─── DOCUMENT EXTRACT ───

Your mistake is putting too much stock in the provided files ;). I used
ff99SB to generate the topology file and got the same pointers you did in
the head of the topology file. The difference is the number of torsion
terms including hydrogen. Torsion terms have a tendency to change from one
force field to another since many torsions are modeled with multiple
torsion terms (think Fourier series describing the periodic potential), as
well as additional 'improper' torsions that are meant to keep 4 atoms
coplanar (e.g., in an aromatic ring).

I suspect that the force field used to generate the topology file provided
in the tutorial is slightly different than the one that is produced using
"ff99SB" today. Consequently, I would recommend using up-to-date force
fields when trying the tutorials (ff12SB is what I would recommend), and
don't worry about the topology files not matching exactly. These tutorials
are a challenge to keep up-to-date with the latest-and-greatest force
fields, so I would not be surprised if a number of topology files turned
out to be different like you have observed here. (It's not enough to
simply update the generated prmtop -- you then have to update all of the
output files generated in the tutorial.)

───

**GOALS**
[1] Condense the paragraph of the text on topology files that begins "I suspect that the force field used" into a shorter version that keeps its main facts.
[2] Output the text on topology files starting with "I suspect that" and going on through "in the tutorial.)".

─── DATASET CONTENT ───

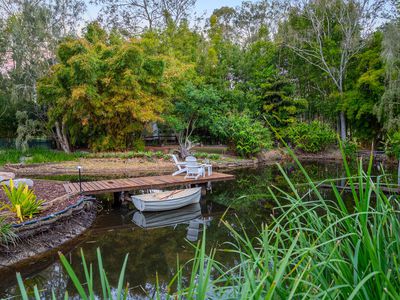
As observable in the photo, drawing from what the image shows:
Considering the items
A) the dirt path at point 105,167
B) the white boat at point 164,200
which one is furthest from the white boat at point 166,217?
the dirt path at point 105,167

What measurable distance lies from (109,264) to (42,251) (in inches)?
50.0

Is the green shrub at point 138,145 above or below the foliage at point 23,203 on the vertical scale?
above

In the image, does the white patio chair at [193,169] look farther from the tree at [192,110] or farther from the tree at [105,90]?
the tree at [192,110]

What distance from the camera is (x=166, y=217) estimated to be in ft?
27.0

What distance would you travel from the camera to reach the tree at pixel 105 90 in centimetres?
1584

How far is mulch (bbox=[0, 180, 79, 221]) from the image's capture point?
270 inches

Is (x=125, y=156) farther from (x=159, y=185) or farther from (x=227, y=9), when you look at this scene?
(x=227, y=9)

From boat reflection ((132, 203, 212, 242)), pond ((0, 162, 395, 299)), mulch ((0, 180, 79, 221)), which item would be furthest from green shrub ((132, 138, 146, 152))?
boat reflection ((132, 203, 212, 242))

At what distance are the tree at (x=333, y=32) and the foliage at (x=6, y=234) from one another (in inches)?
772

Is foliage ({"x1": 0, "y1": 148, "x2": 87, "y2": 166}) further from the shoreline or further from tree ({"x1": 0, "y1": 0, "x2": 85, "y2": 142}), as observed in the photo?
the shoreline

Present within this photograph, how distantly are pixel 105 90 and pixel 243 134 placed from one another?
7.68 metres

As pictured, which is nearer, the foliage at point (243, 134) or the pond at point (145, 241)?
the pond at point (145, 241)

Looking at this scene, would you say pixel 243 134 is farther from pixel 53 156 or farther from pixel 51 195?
pixel 51 195

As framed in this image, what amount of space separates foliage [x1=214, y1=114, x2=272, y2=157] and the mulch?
1103 centimetres
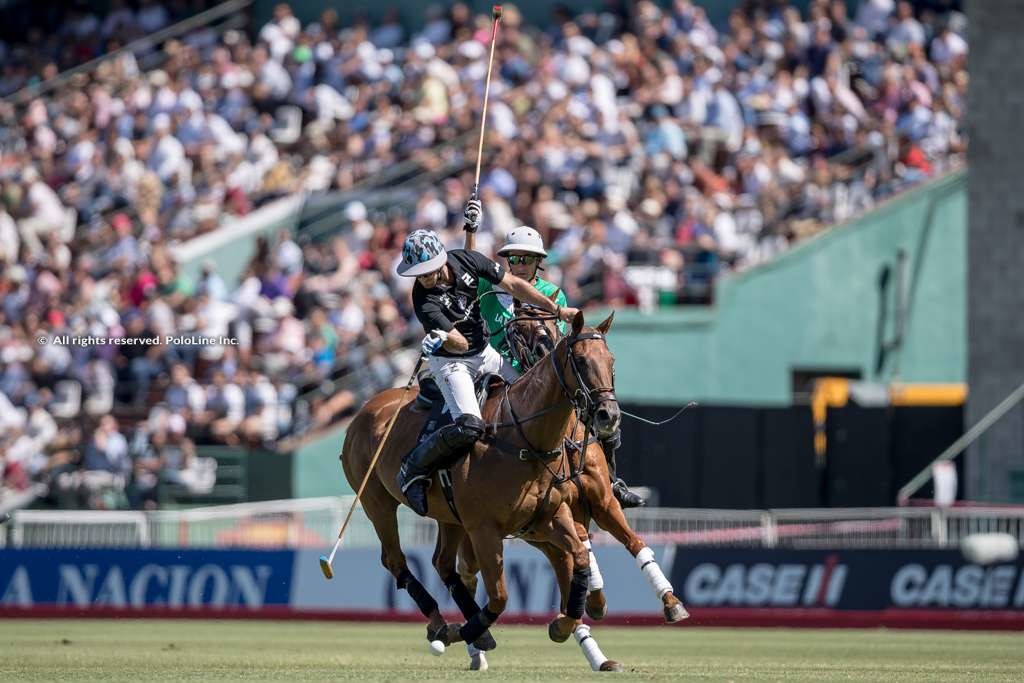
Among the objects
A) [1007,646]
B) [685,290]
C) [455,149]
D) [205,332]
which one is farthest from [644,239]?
[1007,646]

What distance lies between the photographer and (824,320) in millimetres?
26828

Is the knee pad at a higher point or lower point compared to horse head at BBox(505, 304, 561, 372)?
lower

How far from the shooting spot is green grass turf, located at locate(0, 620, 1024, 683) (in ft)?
43.0

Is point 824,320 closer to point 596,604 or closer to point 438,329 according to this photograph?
point 596,604

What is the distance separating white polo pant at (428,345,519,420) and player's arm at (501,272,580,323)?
2.54 ft

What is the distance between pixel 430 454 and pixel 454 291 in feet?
3.62

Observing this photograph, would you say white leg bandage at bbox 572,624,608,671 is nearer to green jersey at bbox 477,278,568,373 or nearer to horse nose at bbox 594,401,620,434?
horse nose at bbox 594,401,620,434

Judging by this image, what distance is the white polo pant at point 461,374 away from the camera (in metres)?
13.6

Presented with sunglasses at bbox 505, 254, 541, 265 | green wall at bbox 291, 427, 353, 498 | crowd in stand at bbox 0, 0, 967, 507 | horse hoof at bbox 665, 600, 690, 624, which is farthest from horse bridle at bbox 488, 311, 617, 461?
green wall at bbox 291, 427, 353, 498

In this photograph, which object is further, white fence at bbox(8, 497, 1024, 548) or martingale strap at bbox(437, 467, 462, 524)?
white fence at bbox(8, 497, 1024, 548)

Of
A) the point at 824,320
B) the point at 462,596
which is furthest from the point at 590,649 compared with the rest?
the point at 824,320

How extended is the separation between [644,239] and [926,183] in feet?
13.0

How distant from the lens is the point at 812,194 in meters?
Result: 26.8

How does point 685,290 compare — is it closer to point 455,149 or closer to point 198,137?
point 455,149
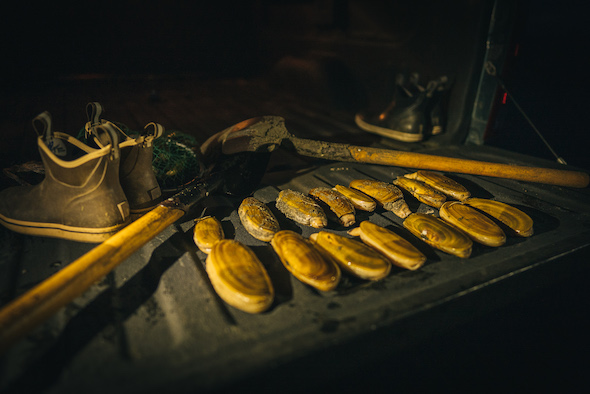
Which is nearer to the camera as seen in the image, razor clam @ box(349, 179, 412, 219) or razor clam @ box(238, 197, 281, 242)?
razor clam @ box(238, 197, 281, 242)

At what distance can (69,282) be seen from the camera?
1053mm

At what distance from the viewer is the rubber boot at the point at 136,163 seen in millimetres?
1457

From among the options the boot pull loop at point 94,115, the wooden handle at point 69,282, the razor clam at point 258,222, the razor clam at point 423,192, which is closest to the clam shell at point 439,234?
the razor clam at point 423,192

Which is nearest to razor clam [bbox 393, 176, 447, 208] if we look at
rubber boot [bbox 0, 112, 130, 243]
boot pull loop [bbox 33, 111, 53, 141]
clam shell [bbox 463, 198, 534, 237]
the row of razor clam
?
the row of razor clam

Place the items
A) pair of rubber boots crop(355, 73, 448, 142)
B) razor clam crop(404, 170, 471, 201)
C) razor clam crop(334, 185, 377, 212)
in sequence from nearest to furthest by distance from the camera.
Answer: razor clam crop(334, 185, 377, 212), razor clam crop(404, 170, 471, 201), pair of rubber boots crop(355, 73, 448, 142)

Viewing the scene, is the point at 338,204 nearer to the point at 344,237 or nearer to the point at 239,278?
the point at 344,237

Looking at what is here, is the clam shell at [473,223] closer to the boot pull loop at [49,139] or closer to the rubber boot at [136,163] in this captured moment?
the rubber boot at [136,163]

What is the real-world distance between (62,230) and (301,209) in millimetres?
1056

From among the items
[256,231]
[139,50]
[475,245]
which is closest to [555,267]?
[475,245]

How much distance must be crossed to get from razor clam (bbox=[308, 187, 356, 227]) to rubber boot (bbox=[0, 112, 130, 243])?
925 mm

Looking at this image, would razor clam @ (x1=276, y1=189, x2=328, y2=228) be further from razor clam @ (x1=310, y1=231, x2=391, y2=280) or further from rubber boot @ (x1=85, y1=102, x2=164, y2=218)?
rubber boot @ (x1=85, y1=102, x2=164, y2=218)

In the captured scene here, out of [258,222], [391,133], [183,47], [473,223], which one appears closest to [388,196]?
[473,223]

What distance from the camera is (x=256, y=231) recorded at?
1451 mm

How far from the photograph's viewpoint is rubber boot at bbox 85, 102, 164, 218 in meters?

───

**RESPONSE LIST**
[1] The writer suspects that the force field behind the tutorial's provided topology file differs slightly from what "ff99SB" produces today. The recommendation is to use up-to-date force fields, ideally ff12SB, and not to worry if topology files don't match exactly. Keeping the tutorials current with the latest force fields is hard, so mismatched topology files would be unsurprising. Updating the generated prmtop is not enough, because every output file in the tutorial would also need updating.

[2]
I suspect that the force field used to generate the topology file provided
in the tutorial is slightly different than the one that is produced using
"ff99SB" today. Consequently, I would recommend using up-to-date force
fields when trying the tutorials (ff12SB is what I would recommend), and
don't worry about the topology files not matching exactly. These tutorials
are a challenge to keep up-to-date with the latest-and-greatest force
fields, so I would not be surprised if a number of topology files turned
out to be different like you have observed here. (It's not enough to
simply update the generated prmtop -- you then have to update all of the
output files generated in the tutorial.)